------ Source
Git Product home page Git Product logo

pg_perfbench's Introduction

PostgreSQL Performance Bench

This tool provides methods to run standard(TPC-B) and custom pgbench benchmarks on a PostgreSQL database with detailed report generation. A key feature of the tool is its capability to configure reports according to the type of information gathered:

  • Adding the result of executing a bash script on the database host;
  • Adding the result of executing an SQL script on the database;

The application offers support for two configurations of database connections:

  • SSH - database located on a remote host;
  • Container - database located in a Docker container;

Prerequisites

  • Pre-installed PostgreSQL client applications: psql, pgbench. For example, using:
sudo apt install postgresql-client
sudo apt install postgresql-contrib
  • Python 3.11 and pip3:
cd /usr/src
sudo wget https://www.python.org/ftp/python/3.11.7/Python-3.11.7.tar.xz
sudo tar -xvf Python-3.11.7.tar.xz
sudo cd Python-3.11.7

sudo apt-get install libssl-dev libffi-dev gcc

./configure --prefix=/opt/python3.11
make altinstall

sudo ln -sf /opt/python3.11/bin/python3.11 /usr/bin/python3.11
sudo ln -sf /opt/python3.11/bin/pip3.11 /usr/bin/pip3.11


python3.11 --version
  • Create a Python 3.11 virtual environment in the project's root directory for ease of use:
cd pg_perfbench
python3.11 -m venv venv
source venv/bin/activate
  • Install additional packages for Python 3.11, for example, using:
 pip install -r requirements.txt
  • For the tool to work, the database must be accessible under the user postgres or another specified user with SUPERUSER rights
  • Before running the tests, install and configure Docker access for the user who will be running the tool:
sudo apt-get install docker
sudo apt-get install docker.io
chmod 666 /var/run/docker.sock
  • To ensure successful use, first thoroughly explore the capabilities of the tool and run the tests.

Configuring options

pg_perfbench supports two modes: 'join' and 'benchmark'.
In 'benchmark' mode, the application loads the configured database instance and generates a report based on the report_struct.json template.
In 'join' mode, the application compares reports with each other, the path to which can be specified via the --input-dir flag (by default set to 'report' in the project root), according to criteria described in join_tasks JSON files in the project root.

Service options

Parameter Description
--help, -h Lists all the available options or flags that can be used with the command,
along with a short description of what each option does and after which exit occurs.
--log-level Application logging level: info, debug, error.
Default - info
--clear-logs Clearing logs from the tool's previous session.
Logs are located in the 'logs' folder of the root directory.

Configuring pg_perfbench in benchmark mode

Connection options

SSH connection

Parameter Description
--ssh-port Port for ssh connection (default: 22)
--ssh-host IP address of the remote server
--ssh-key Path to the ssh connection private key file (must be configured)
--remote-pg-host Host of the remote server's database (default: 127.0.0.1)
--remote-pg-port Port of the remote server's database (default: 5432)
------------
------ Data section
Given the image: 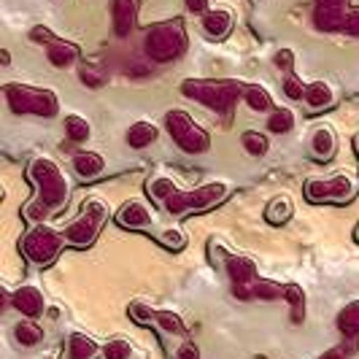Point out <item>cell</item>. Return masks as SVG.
<instances>
[{
	"mask_svg": "<svg viewBox=\"0 0 359 359\" xmlns=\"http://www.w3.org/2000/svg\"><path fill=\"white\" fill-rule=\"evenodd\" d=\"M27 176L36 184L38 198L25 208V219L27 222H43L46 216L62 208L68 203V179L60 170V165L49 157H36Z\"/></svg>",
	"mask_w": 359,
	"mask_h": 359,
	"instance_id": "cell-1",
	"label": "cell"
},
{
	"mask_svg": "<svg viewBox=\"0 0 359 359\" xmlns=\"http://www.w3.org/2000/svg\"><path fill=\"white\" fill-rule=\"evenodd\" d=\"M224 198H227V184L211 181V184H203V187H198V189H179L176 195H170L162 205L168 208V214L184 216V214L208 211V208L219 205Z\"/></svg>",
	"mask_w": 359,
	"mask_h": 359,
	"instance_id": "cell-2",
	"label": "cell"
},
{
	"mask_svg": "<svg viewBox=\"0 0 359 359\" xmlns=\"http://www.w3.org/2000/svg\"><path fill=\"white\" fill-rule=\"evenodd\" d=\"M181 92L219 114H230L238 97L243 95V87L235 81H184Z\"/></svg>",
	"mask_w": 359,
	"mask_h": 359,
	"instance_id": "cell-3",
	"label": "cell"
},
{
	"mask_svg": "<svg viewBox=\"0 0 359 359\" xmlns=\"http://www.w3.org/2000/svg\"><path fill=\"white\" fill-rule=\"evenodd\" d=\"M165 125H168V133H170L173 144L179 146L181 151H187V154H203V151L211 149V135L200 125H195V119L184 108L168 111Z\"/></svg>",
	"mask_w": 359,
	"mask_h": 359,
	"instance_id": "cell-4",
	"label": "cell"
},
{
	"mask_svg": "<svg viewBox=\"0 0 359 359\" xmlns=\"http://www.w3.org/2000/svg\"><path fill=\"white\" fill-rule=\"evenodd\" d=\"M106 219H108V208L100 203V200H90V203H84L81 214L76 216L71 224L62 230L65 243H68V246H76V249H87L92 241L97 238V233L103 230Z\"/></svg>",
	"mask_w": 359,
	"mask_h": 359,
	"instance_id": "cell-5",
	"label": "cell"
},
{
	"mask_svg": "<svg viewBox=\"0 0 359 359\" xmlns=\"http://www.w3.org/2000/svg\"><path fill=\"white\" fill-rule=\"evenodd\" d=\"M62 246H68L65 243V235L52 230V227H46V224H36L30 233L25 235V241H22L25 257L33 265H38V268L52 265L54 259L60 257V252H62Z\"/></svg>",
	"mask_w": 359,
	"mask_h": 359,
	"instance_id": "cell-6",
	"label": "cell"
},
{
	"mask_svg": "<svg viewBox=\"0 0 359 359\" xmlns=\"http://www.w3.org/2000/svg\"><path fill=\"white\" fill-rule=\"evenodd\" d=\"M6 100L14 114H36V116H54L57 114V95L49 90H36L27 84H8Z\"/></svg>",
	"mask_w": 359,
	"mask_h": 359,
	"instance_id": "cell-7",
	"label": "cell"
},
{
	"mask_svg": "<svg viewBox=\"0 0 359 359\" xmlns=\"http://www.w3.org/2000/svg\"><path fill=\"white\" fill-rule=\"evenodd\" d=\"M187 49V38H184V30H181L179 22H162V25H154L146 36V52L151 60L157 62H170L181 57Z\"/></svg>",
	"mask_w": 359,
	"mask_h": 359,
	"instance_id": "cell-8",
	"label": "cell"
},
{
	"mask_svg": "<svg viewBox=\"0 0 359 359\" xmlns=\"http://www.w3.org/2000/svg\"><path fill=\"white\" fill-rule=\"evenodd\" d=\"M306 198L311 203H346L354 198V181L348 176L313 179L306 184Z\"/></svg>",
	"mask_w": 359,
	"mask_h": 359,
	"instance_id": "cell-9",
	"label": "cell"
},
{
	"mask_svg": "<svg viewBox=\"0 0 359 359\" xmlns=\"http://www.w3.org/2000/svg\"><path fill=\"white\" fill-rule=\"evenodd\" d=\"M343 3H346V0H319V3H316L313 22H316L319 30H324V33H335V30H343V27H346L348 11L343 8Z\"/></svg>",
	"mask_w": 359,
	"mask_h": 359,
	"instance_id": "cell-10",
	"label": "cell"
},
{
	"mask_svg": "<svg viewBox=\"0 0 359 359\" xmlns=\"http://www.w3.org/2000/svg\"><path fill=\"white\" fill-rule=\"evenodd\" d=\"M116 222L122 227H127V230H144V227H149L154 222V214H151V208L146 205L144 200H130V203H125L119 208Z\"/></svg>",
	"mask_w": 359,
	"mask_h": 359,
	"instance_id": "cell-11",
	"label": "cell"
},
{
	"mask_svg": "<svg viewBox=\"0 0 359 359\" xmlns=\"http://www.w3.org/2000/svg\"><path fill=\"white\" fill-rule=\"evenodd\" d=\"M11 306L17 308L25 319H38L46 308V300L41 294V289L36 287H19L14 294H11Z\"/></svg>",
	"mask_w": 359,
	"mask_h": 359,
	"instance_id": "cell-12",
	"label": "cell"
},
{
	"mask_svg": "<svg viewBox=\"0 0 359 359\" xmlns=\"http://www.w3.org/2000/svg\"><path fill=\"white\" fill-rule=\"evenodd\" d=\"M222 262H224V270H227L233 284H254L257 281V265L249 257H243V254H224Z\"/></svg>",
	"mask_w": 359,
	"mask_h": 359,
	"instance_id": "cell-13",
	"label": "cell"
},
{
	"mask_svg": "<svg viewBox=\"0 0 359 359\" xmlns=\"http://www.w3.org/2000/svg\"><path fill=\"white\" fill-rule=\"evenodd\" d=\"M103 351V346L84 335V332H73L65 341V348H62V359H97V354Z\"/></svg>",
	"mask_w": 359,
	"mask_h": 359,
	"instance_id": "cell-14",
	"label": "cell"
},
{
	"mask_svg": "<svg viewBox=\"0 0 359 359\" xmlns=\"http://www.w3.org/2000/svg\"><path fill=\"white\" fill-rule=\"evenodd\" d=\"M111 14H114V33L130 36L138 19V0H111Z\"/></svg>",
	"mask_w": 359,
	"mask_h": 359,
	"instance_id": "cell-15",
	"label": "cell"
},
{
	"mask_svg": "<svg viewBox=\"0 0 359 359\" xmlns=\"http://www.w3.org/2000/svg\"><path fill=\"white\" fill-rule=\"evenodd\" d=\"M203 30L216 41H222L233 30V14L227 8H214V11L203 14Z\"/></svg>",
	"mask_w": 359,
	"mask_h": 359,
	"instance_id": "cell-16",
	"label": "cell"
},
{
	"mask_svg": "<svg viewBox=\"0 0 359 359\" xmlns=\"http://www.w3.org/2000/svg\"><path fill=\"white\" fill-rule=\"evenodd\" d=\"M332 154H335V133H332V127H316V133L311 138V157L319 162H327L332 160Z\"/></svg>",
	"mask_w": 359,
	"mask_h": 359,
	"instance_id": "cell-17",
	"label": "cell"
},
{
	"mask_svg": "<svg viewBox=\"0 0 359 359\" xmlns=\"http://www.w3.org/2000/svg\"><path fill=\"white\" fill-rule=\"evenodd\" d=\"M73 168H76V173L84 181H92L106 170V160H103L97 151H79V154L73 157Z\"/></svg>",
	"mask_w": 359,
	"mask_h": 359,
	"instance_id": "cell-18",
	"label": "cell"
},
{
	"mask_svg": "<svg viewBox=\"0 0 359 359\" xmlns=\"http://www.w3.org/2000/svg\"><path fill=\"white\" fill-rule=\"evenodd\" d=\"M338 330H341L343 338H348V341H357L359 338V300H351V303H346L341 308Z\"/></svg>",
	"mask_w": 359,
	"mask_h": 359,
	"instance_id": "cell-19",
	"label": "cell"
},
{
	"mask_svg": "<svg viewBox=\"0 0 359 359\" xmlns=\"http://www.w3.org/2000/svg\"><path fill=\"white\" fill-rule=\"evenodd\" d=\"M303 100H306L308 111H324L332 106V87L324 81H313V84H308Z\"/></svg>",
	"mask_w": 359,
	"mask_h": 359,
	"instance_id": "cell-20",
	"label": "cell"
},
{
	"mask_svg": "<svg viewBox=\"0 0 359 359\" xmlns=\"http://www.w3.org/2000/svg\"><path fill=\"white\" fill-rule=\"evenodd\" d=\"M46 57H49V62H52L54 68H68V65L76 62V57H79V46H73L68 41H60L57 38L54 43H49Z\"/></svg>",
	"mask_w": 359,
	"mask_h": 359,
	"instance_id": "cell-21",
	"label": "cell"
},
{
	"mask_svg": "<svg viewBox=\"0 0 359 359\" xmlns=\"http://www.w3.org/2000/svg\"><path fill=\"white\" fill-rule=\"evenodd\" d=\"M157 135H160V130L151 122H135L127 130V144L133 149H146V146H151L157 141Z\"/></svg>",
	"mask_w": 359,
	"mask_h": 359,
	"instance_id": "cell-22",
	"label": "cell"
},
{
	"mask_svg": "<svg viewBox=\"0 0 359 359\" xmlns=\"http://www.w3.org/2000/svg\"><path fill=\"white\" fill-rule=\"evenodd\" d=\"M292 211H294L292 200L287 195H281V198H273L268 203L265 219H268V224H273V227H281V224H287L289 219H292Z\"/></svg>",
	"mask_w": 359,
	"mask_h": 359,
	"instance_id": "cell-23",
	"label": "cell"
},
{
	"mask_svg": "<svg viewBox=\"0 0 359 359\" xmlns=\"http://www.w3.org/2000/svg\"><path fill=\"white\" fill-rule=\"evenodd\" d=\"M14 338L22 348H33L43 338V330L36 324V319H22V322L14 324Z\"/></svg>",
	"mask_w": 359,
	"mask_h": 359,
	"instance_id": "cell-24",
	"label": "cell"
},
{
	"mask_svg": "<svg viewBox=\"0 0 359 359\" xmlns=\"http://www.w3.org/2000/svg\"><path fill=\"white\" fill-rule=\"evenodd\" d=\"M284 300L292 308V322L300 324L306 319V292L297 284H287V292H284Z\"/></svg>",
	"mask_w": 359,
	"mask_h": 359,
	"instance_id": "cell-25",
	"label": "cell"
},
{
	"mask_svg": "<svg viewBox=\"0 0 359 359\" xmlns=\"http://www.w3.org/2000/svg\"><path fill=\"white\" fill-rule=\"evenodd\" d=\"M243 100H246V106L252 108V111H268L273 106V100H270V92L265 87H259V84H249V87H243Z\"/></svg>",
	"mask_w": 359,
	"mask_h": 359,
	"instance_id": "cell-26",
	"label": "cell"
},
{
	"mask_svg": "<svg viewBox=\"0 0 359 359\" xmlns=\"http://www.w3.org/2000/svg\"><path fill=\"white\" fill-rule=\"evenodd\" d=\"M154 327L160 330L162 335H181L184 332V319H181L176 311H157Z\"/></svg>",
	"mask_w": 359,
	"mask_h": 359,
	"instance_id": "cell-27",
	"label": "cell"
},
{
	"mask_svg": "<svg viewBox=\"0 0 359 359\" xmlns=\"http://www.w3.org/2000/svg\"><path fill=\"white\" fill-rule=\"evenodd\" d=\"M241 144L246 149V154H252V157H265L270 149V141L262 133H257V130H246V133L241 135Z\"/></svg>",
	"mask_w": 359,
	"mask_h": 359,
	"instance_id": "cell-28",
	"label": "cell"
},
{
	"mask_svg": "<svg viewBox=\"0 0 359 359\" xmlns=\"http://www.w3.org/2000/svg\"><path fill=\"white\" fill-rule=\"evenodd\" d=\"M146 192L151 195V200L165 203L170 195H176V192H179V187H176V181L168 179V176H157V179H151L149 184H146Z\"/></svg>",
	"mask_w": 359,
	"mask_h": 359,
	"instance_id": "cell-29",
	"label": "cell"
},
{
	"mask_svg": "<svg viewBox=\"0 0 359 359\" xmlns=\"http://www.w3.org/2000/svg\"><path fill=\"white\" fill-rule=\"evenodd\" d=\"M284 292L287 287H281L276 281H265V278H257L252 284L254 300H284Z\"/></svg>",
	"mask_w": 359,
	"mask_h": 359,
	"instance_id": "cell-30",
	"label": "cell"
},
{
	"mask_svg": "<svg viewBox=\"0 0 359 359\" xmlns=\"http://www.w3.org/2000/svg\"><path fill=\"white\" fill-rule=\"evenodd\" d=\"M292 127H294V114H292L289 108H276V111L270 114V119H268L270 133L281 135V133H289Z\"/></svg>",
	"mask_w": 359,
	"mask_h": 359,
	"instance_id": "cell-31",
	"label": "cell"
},
{
	"mask_svg": "<svg viewBox=\"0 0 359 359\" xmlns=\"http://www.w3.org/2000/svg\"><path fill=\"white\" fill-rule=\"evenodd\" d=\"M65 133H68V138H71L73 144H81V141H87L90 138V122L87 119H81V116H76L71 114L68 119H65Z\"/></svg>",
	"mask_w": 359,
	"mask_h": 359,
	"instance_id": "cell-32",
	"label": "cell"
},
{
	"mask_svg": "<svg viewBox=\"0 0 359 359\" xmlns=\"http://www.w3.org/2000/svg\"><path fill=\"white\" fill-rule=\"evenodd\" d=\"M130 354H133V346H130V341H125V338L108 341L106 346H103V351H100L103 359H130Z\"/></svg>",
	"mask_w": 359,
	"mask_h": 359,
	"instance_id": "cell-33",
	"label": "cell"
},
{
	"mask_svg": "<svg viewBox=\"0 0 359 359\" xmlns=\"http://www.w3.org/2000/svg\"><path fill=\"white\" fill-rule=\"evenodd\" d=\"M127 313H130L138 324H154V319H157V311L149 308L146 303H130Z\"/></svg>",
	"mask_w": 359,
	"mask_h": 359,
	"instance_id": "cell-34",
	"label": "cell"
},
{
	"mask_svg": "<svg viewBox=\"0 0 359 359\" xmlns=\"http://www.w3.org/2000/svg\"><path fill=\"white\" fill-rule=\"evenodd\" d=\"M157 241H160L165 249H170V252H181L184 246H187V238L179 233V230H162L157 235Z\"/></svg>",
	"mask_w": 359,
	"mask_h": 359,
	"instance_id": "cell-35",
	"label": "cell"
},
{
	"mask_svg": "<svg viewBox=\"0 0 359 359\" xmlns=\"http://www.w3.org/2000/svg\"><path fill=\"white\" fill-rule=\"evenodd\" d=\"M306 90H308V84L303 79H297V76H289L287 81H284V92H287V97H292V100H303V97H306Z\"/></svg>",
	"mask_w": 359,
	"mask_h": 359,
	"instance_id": "cell-36",
	"label": "cell"
},
{
	"mask_svg": "<svg viewBox=\"0 0 359 359\" xmlns=\"http://www.w3.org/2000/svg\"><path fill=\"white\" fill-rule=\"evenodd\" d=\"M346 36H354L359 38V8H351L348 17H346V27H343Z\"/></svg>",
	"mask_w": 359,
	"mask_h": 359,
	"instance_id": "cell-37",
	"label": "cell"
},
{
	"mask_svg": "<svg viewBox=\"0 0 359 359\" xmlns=\"http://www.w3.org/2000/svg\"><path fill=\"white\" fill-rule=\"evenodd\" d=\"M79 79H81V84H87V87H103V76L95 73L92 68H81Z\"/></svg>",
	"mask_w": 359,
	"mask_h": 359,
	"instance_id": "cell-38",
	"label": "cell"
},
{
	"mask_svg": "<svg viewBox=\"0 0 359 359\" xmlns=\"http://www.w3.org/2000/svg\"><path fill=\"white\" fill-rule=\"evenodd\" d=\"M176 359H200V348L195 343H181L176 348Z\"/></svg>",
	"mask_w": 359,
	"mask_h": 359,
	"instance_id": "cell-39",
	"label": "cell"
},
{
	"mask_svg": "<svg viewBox=\"0 0 359 359\" xmlns=\"http://www.w3.org/2000/svg\"><path fill=\"white\" fill-rule=\"evenodd\" d=\"M30 38H33L36 43H54V41H57V38H54L52 33L46 30V27H33V33H30Z\"/></svg>",
	"mask_w": 359,
	"mask_h": 359,
	"instance_id": "cell-40",
	"label": "cell"
},
{
	"mask_svg": "<svg viewBox=\"0 0 359 359\" xmlns=\"http://www.w3.org/2000/svg\"><path fill=\"white\" fill-rule=\"evenodd\" d=\"M348 351H351V348H346V346H335V348H330V351L319 354L316 359H346L348 357Z\"/></svg>",
	"mask_w": 359,
	"mask_h": 359,
	"instance_id": "cell-41",
	"label": "cell"
},
{
	"mask_svg": "<svg viewBox=\"0 0 359 359\" xmlns=\"http://www.w3.org/2000/svg\"><path fill=\"white\" fill-rule=\"evenodd\" d=\"M292 62H294V57H292V52H289V49H281V52L276 54V65H278V68L289 71V68H292Z\"/></svg>",
	"mask_w": 359,
	"mask_h": 359,
	"instance_id": "cell-42",
	"label": "cell"
},
{
	"mask_svg": "<svg viewBox=\"0 0 359 359\" xmlns=\"http://www.w3.org/2000/svg\"><path fill=\"white\" fill-rule=\"evenodd\" d=\"M192 14H208V0H184Z\"/></svg>",
	"mask_w": 359,
	"mask_h": 359,
	"instance_id": "cell-43",
	"label": "cell"
},
{
	"mask_svg": "<svg viewBox=\"0 0 359 359\" xmlns=\"http://www.w3.org/2000/svg\"><path fill=\"white\" fill-rule=\"evenodd\" d=\"M0 62H3V65H8V62H11V54L6 52V49L0 52Z\"/></svg>",
	"mask_w": 359,
	"mask_h": 359,
	"instance_id": "cell-44",
	"label": "cell"
},
{
	"mask_svg": "<svg viewBox=\"0 0 359 359\" xmlns=\"http://www.w3.org/2000/svg\"><path fill=\"white\" fill-rule=\"evenodd\" d=\"M354 238H357V241H359V224H357V233H354Z\"/></svg>",
	"mask_w": 359,
	"mask_h": 359,
	"instance_id": "cell-45",
	"label": "cell"
}]
</instances>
------------
• **Exercises**
[a] Answer these questions using the pg_perfbench text:
(i) What is the default application logging level?
(ii) What port does an SSH connection use by default?
(iii) Which template file does benchmark mode use to generate a report?
[b] Pick up the pg_perfbench text after its last line and write the next part.
The records are separate material with no connection to the pg_perfbench text.

• **Expected responses**
[a]
(i) info
(ii) 22
(iii) report_struct.json

[b]
  • The SSH connection user is postgres. Configure SSH access keys on the database server to establish a connection to the postgres user:
# ========================================
# Actions on the pg_perfbench host
# ========================================

# create an ssh key at the path you specify 
mkdir -p path/to/your/postgres_keys/.ssh
ssh-keygen -t rsa -b 4096 -C "postgres" -f postgres_keys/.ssh/id_rsa
 
ls postgres_keys/.ssh
>>
    id_rsa  id_rsa.pub
 
 
chmod 700 postgres_keys/.ssh
chmod 644 postgres_keys/.ssh/id_rsa.pub
chmod 600 postgres_keys/.ssh/id_rsa 
 
scp postgres_keys/.ssh/id_rsa.pub <user>@<database_server_address>:/tmp
# ========================================
# Actions on the data base server
# ========================================
cat >> /etc/ssh/sshd_config << EOL
PubkeyAcceptedKeyTypes=+ssh-rsa
EOL
systemctl restart sshd
 
mkdir /var/lib/postgresql/.ssh
cat /tmp/id_rsa.pub >> /var/lib/postgresql/.ssh/authorized_keys
chmod 700 /var/lib/postgresql/.ssh
chown -R postgres:postgres /var/lib/postgresql/.ssh

Example of specified ssh connection arguments:

--ssh-port=22
--ssh-key=path/to/private_key
--ssh-host=10.111.1.111
--remote-pg-host=127.0.0.1
--remote-pg-port=5432

Docker connection

Preconfigure access to Docker for the user who is running the tool.

Parameter Description
--image-name Docker image name (must be pre-installed)
--container-name Name of creating container
--docker-pg-host Container PostgreSQL database host (default: 127.0.0.1)
--docker-pg-port Container PostgreSQL database port (default: 5432)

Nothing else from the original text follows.